- [Source extract]
============

The BBC Elstree Centre, a separate complex from the film studios down the road, opened on a former ATV site in 1984 and was almost immediately repurposed to host the new soap opera the BBC was developing as a rival to ITV's Coronation Street. EastEnders began filming there in late 1984 and broadcast its first episode in February 1985. The outdoor lot on which fictional Albert Square sits is now one of the oldest continuously-used television production sets in Europe - it was rebuilt in 2022 after thirty-seven years on the original plywood and painted-brick fabric, but the basic geography of the square has not changed. Holby City, Top of the Pops, Casualty exteriors, and a long list of other BBC drama have also been shot at Elstree Centre. The site is on Eldon Avenue in Borehamwood, about a mile from the original film studios down Shenley Road. The number of cars parked outside on a winter weeknight is genuinely surprising.

============

- [Supplied information]
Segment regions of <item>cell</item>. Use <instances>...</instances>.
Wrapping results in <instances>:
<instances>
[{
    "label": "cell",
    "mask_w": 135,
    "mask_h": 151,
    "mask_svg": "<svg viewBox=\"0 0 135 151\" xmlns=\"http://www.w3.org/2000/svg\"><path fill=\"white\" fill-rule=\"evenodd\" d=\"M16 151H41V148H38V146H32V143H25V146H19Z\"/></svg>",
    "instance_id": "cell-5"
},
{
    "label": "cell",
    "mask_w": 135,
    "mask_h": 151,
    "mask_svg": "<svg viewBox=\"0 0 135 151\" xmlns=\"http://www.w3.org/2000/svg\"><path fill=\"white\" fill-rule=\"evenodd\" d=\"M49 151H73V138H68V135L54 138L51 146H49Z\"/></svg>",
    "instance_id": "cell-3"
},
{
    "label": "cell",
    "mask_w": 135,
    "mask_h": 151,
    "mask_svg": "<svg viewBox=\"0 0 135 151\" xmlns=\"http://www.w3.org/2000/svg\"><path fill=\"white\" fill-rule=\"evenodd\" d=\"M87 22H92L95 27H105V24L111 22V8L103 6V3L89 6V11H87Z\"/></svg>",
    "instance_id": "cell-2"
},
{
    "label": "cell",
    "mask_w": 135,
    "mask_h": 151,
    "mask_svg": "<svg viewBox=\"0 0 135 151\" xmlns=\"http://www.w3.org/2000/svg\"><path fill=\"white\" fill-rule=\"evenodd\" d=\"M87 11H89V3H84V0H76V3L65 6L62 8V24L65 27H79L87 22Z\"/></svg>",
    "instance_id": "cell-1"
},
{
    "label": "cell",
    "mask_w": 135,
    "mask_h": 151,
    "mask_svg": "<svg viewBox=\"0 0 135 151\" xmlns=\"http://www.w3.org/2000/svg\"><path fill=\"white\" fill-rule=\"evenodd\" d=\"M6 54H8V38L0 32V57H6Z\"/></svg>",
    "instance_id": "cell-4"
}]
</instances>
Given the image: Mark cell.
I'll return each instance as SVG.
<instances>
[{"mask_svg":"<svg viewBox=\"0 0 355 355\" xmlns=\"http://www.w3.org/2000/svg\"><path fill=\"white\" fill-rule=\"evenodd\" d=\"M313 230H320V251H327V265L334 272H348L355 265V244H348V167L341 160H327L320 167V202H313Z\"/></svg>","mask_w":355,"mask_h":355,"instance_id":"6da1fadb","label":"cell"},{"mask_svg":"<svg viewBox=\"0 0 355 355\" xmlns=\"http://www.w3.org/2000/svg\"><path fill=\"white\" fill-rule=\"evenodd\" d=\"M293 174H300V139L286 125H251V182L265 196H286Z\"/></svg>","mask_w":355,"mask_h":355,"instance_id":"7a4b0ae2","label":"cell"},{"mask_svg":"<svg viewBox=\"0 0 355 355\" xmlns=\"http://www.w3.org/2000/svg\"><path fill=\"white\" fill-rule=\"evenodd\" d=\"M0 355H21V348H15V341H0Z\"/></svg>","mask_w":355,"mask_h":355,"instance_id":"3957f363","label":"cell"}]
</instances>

============

- [About this task]
Write the next part of the text about the BBC Elstree Centre, beginning right after its final sentence.

- [Reply]
Stanley Kubrick is buried about ten miles away, but he lived for the last quarter-century of his life in a house on Barnet Lane in Elstree, walking the dogs along the lanes between filming The Shining and Eyes Wide Shut. Peter Sellers, Tom Cruise, and John Cleese all stayed at The Manor hotel during productions. The Buggles, whose 1979 song Video Killed the Radio Star opened MTV two years later, also recorded a track called Elstree on the same album, an oddly tender lament for the disappearing world of British studio film-making. The village itself is now mostly green belt: bridleways, golf courses, the breeding programme for rare livestock at Aldenham Country Park. Aldenham reservoir doubles as a film location too - the bridge over Tyke's Water Lake appears in the opening titles of the 1972 horror film Dracula AD 1972 and in several Avengers episodes. The trees are still there. The eagles are not. The eagles were never quite there in the first place.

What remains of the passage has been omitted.